Today is horribly sad. It’s the last day I will ever sit on this couch… gaze out the sliding glass door… hear the whir of the dishwasher… and a million other everyday experiences I have taken for granted the past 3 years.
Isn’t it strange how I’ve never thought about any experience as possibly being the last… until now. My heart is empty and my soul is broken. There are no words to describe exactly what I’m feeling in this moment. Today is the day my life forever changes.
I am having so many emotions and thoughts go through my mind.
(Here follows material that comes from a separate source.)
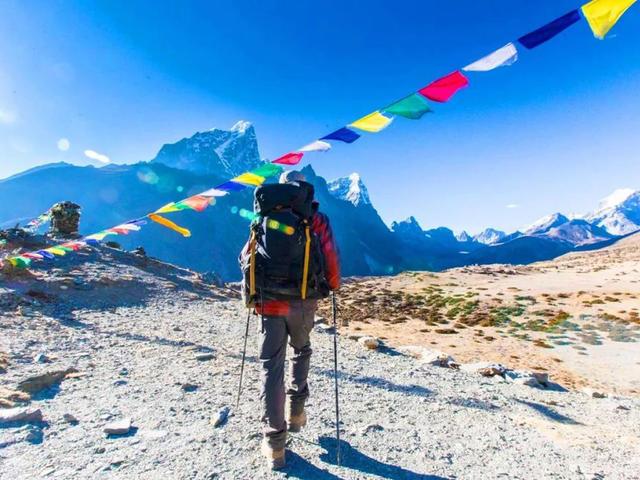 <尼泊爾EBC珠穆朗瑪峰+洛子峰+馬卡魯峰徒步之旅14日游>世界徒步線路,專業徒步團隊,雪山徒步觀看多座高峰,直升機救援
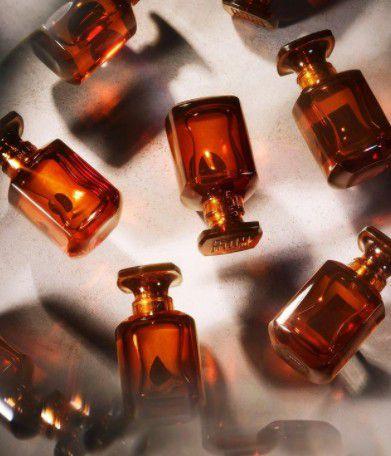 Packaging / Luxe : Un premier parfum pour FENTY Beauty par Rihanna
The- what if’s, the why me, why now, how could I have changed, why didn’t I do this better or that differently, what did I do to deserve this- type of questions.
The truth is simple but not easy to understand: I will never know the answer to any of those questions.
My illnesses (at this point it doesn’t matter what they are) have taken over my life and I am so mad at them. They have taken away my hopes and my dreams, they are changing my life drastically and not in a good way.
I don’t know how to make any of this into a positive experience. There is nothing positive about having no control over what is happening to me.
I don’t want to leave this place. I don’t want to leave my soulmate, my best friend, the one who vowed to be there with me “through sickness and health”.
I have no choice. I want to scream and beg and plead at the top of my lungs until he wraps me in his arms and tells me everything will be ok. But he won’t, because it’s not going to be ok.